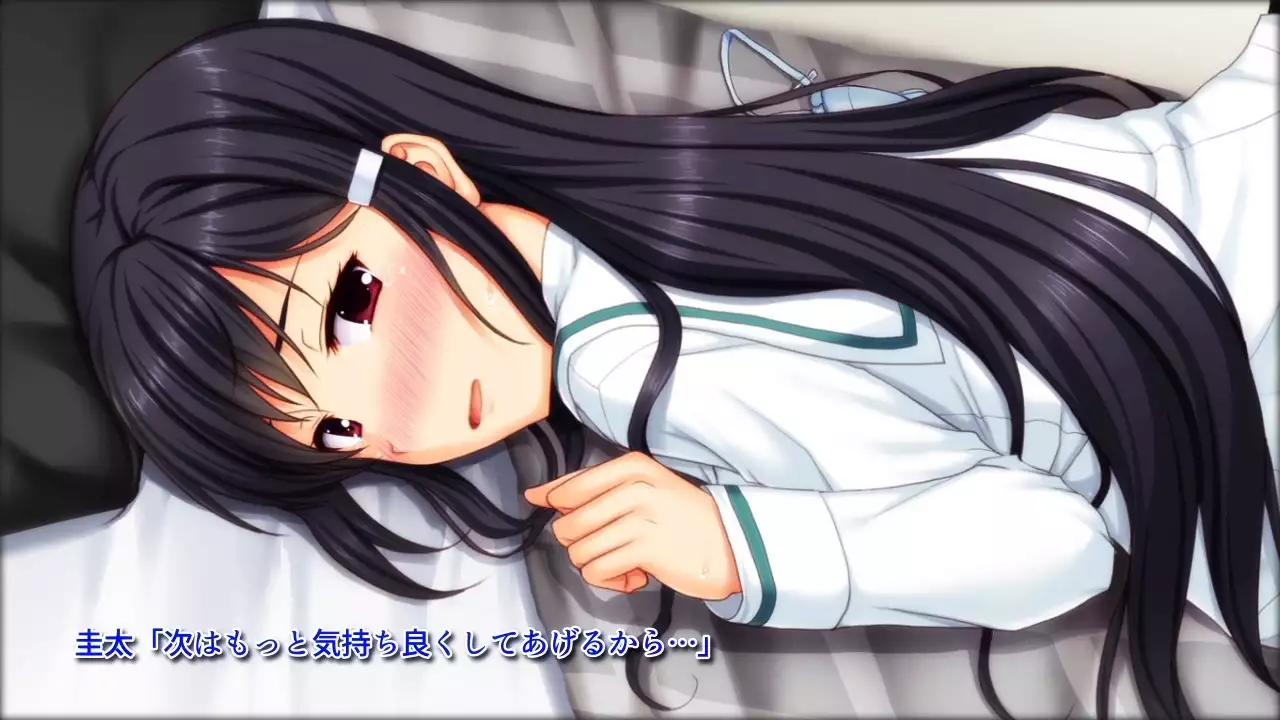 Time Leap Sex Endless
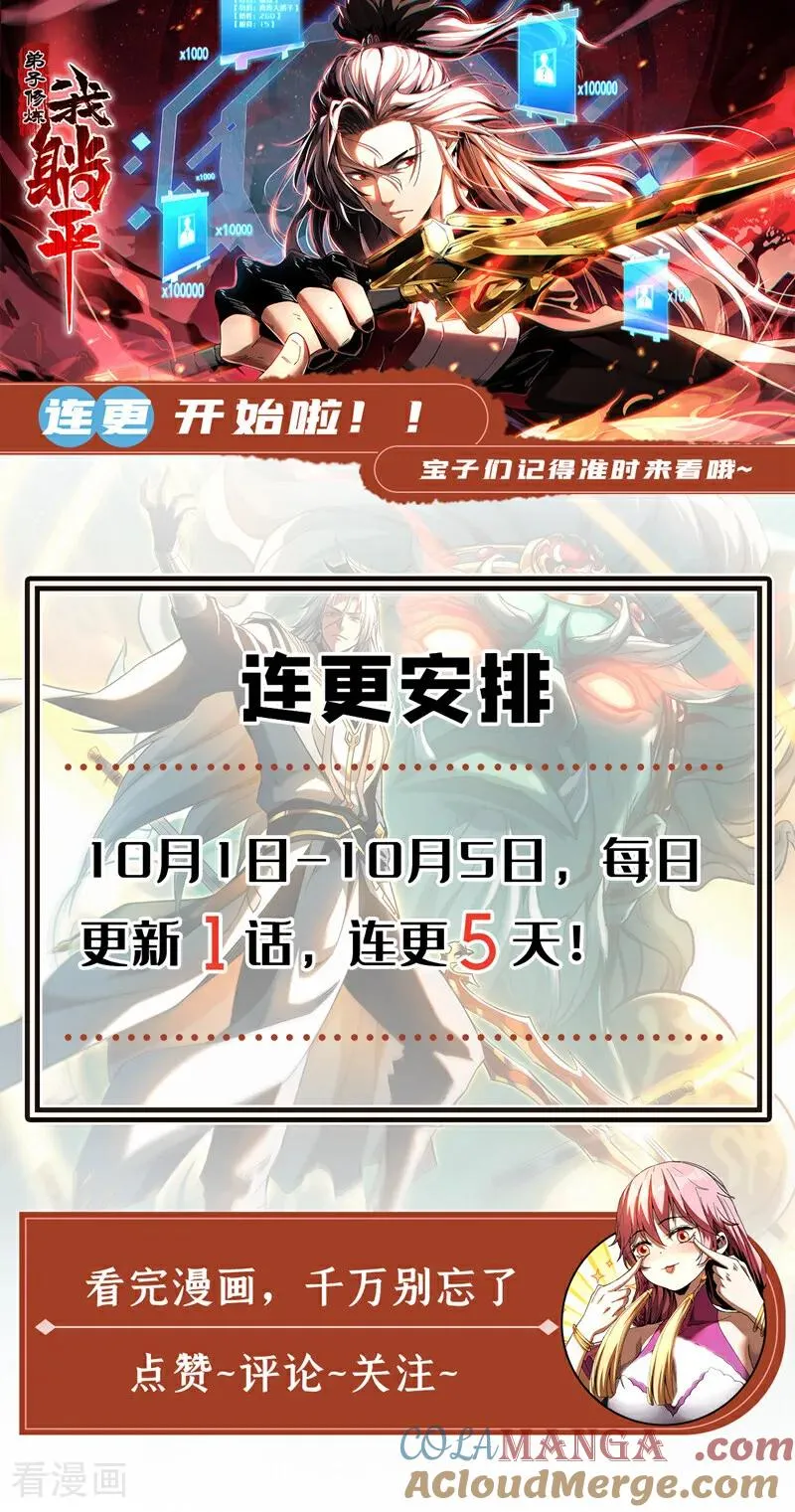 第114话 我会让你后悔的！32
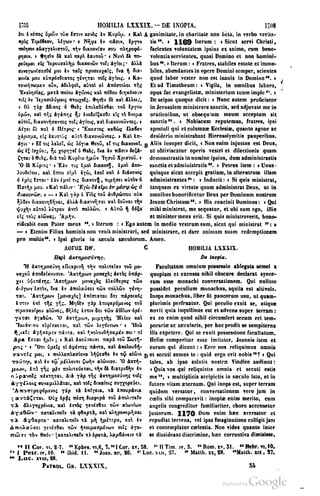 45446686-PG-089ΠΑΤΡΟΛΟΓΙΑ.pdf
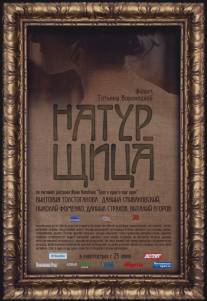 Натурщица/Naturshitsa (2007)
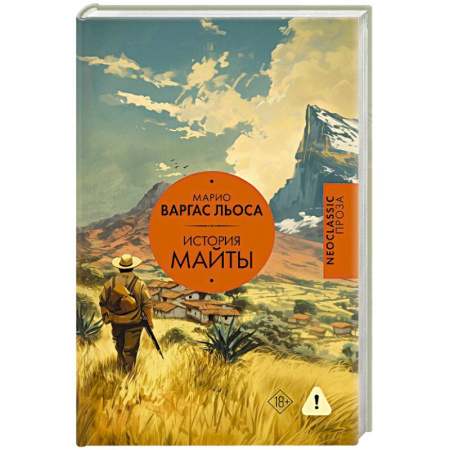 Исторический роман, книга История Майты купить по скидке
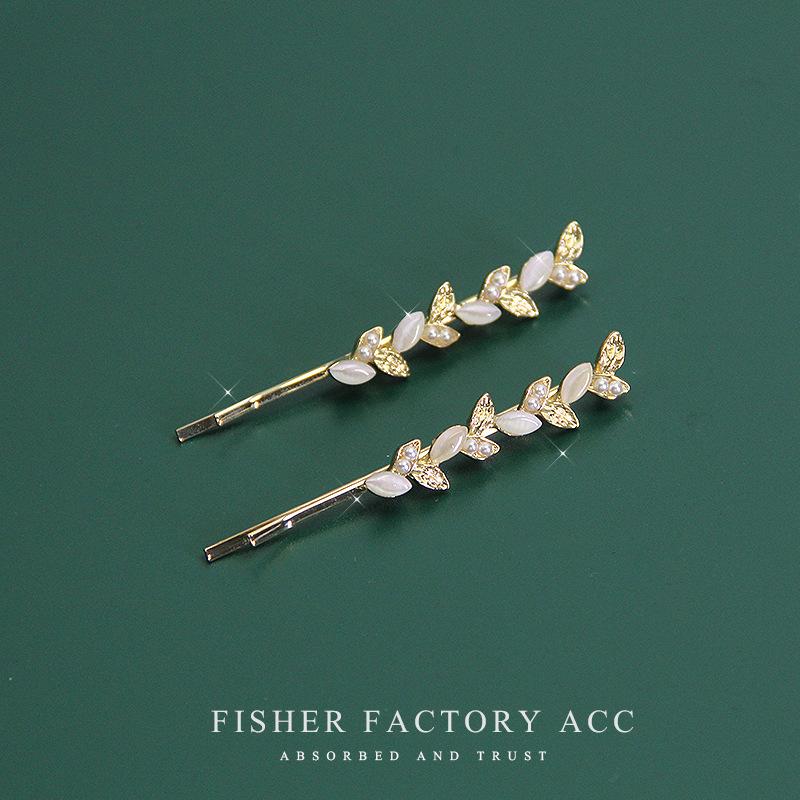 Squisiti Eleganti Forcine per Capelli con Perle e Strass Regali Donne Ragazze Fermagli per Capelli Spille Barrettes Accessori Fermacapelli Copricapo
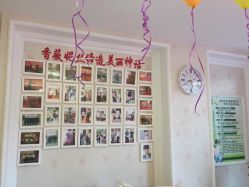 点击看大图 -香薇妮丝女子减肥院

• [Instruction]
Extract the text of all the rows above, reproducing each line character for character and omitting the pictures.

• [Solution]
 Time Leap Sex Endless
 第114话 我会让你后悔的！32
 45446686-PG-089ΠΑΤΡΟΛΟΓΙΑ.pdf
 Натурщица/Naturshitsa (2007)
 Исторический роман, книга История Майты купить по скидке
 Squisiti Eleganti Forcine per Capelli con Perle e Strass Regali Donne Ragazze Fermagli per Capelli Spille Barrettes Accessori Fermacapelli Copricapo
 点击看大图 -香薇妮丝女子减肥院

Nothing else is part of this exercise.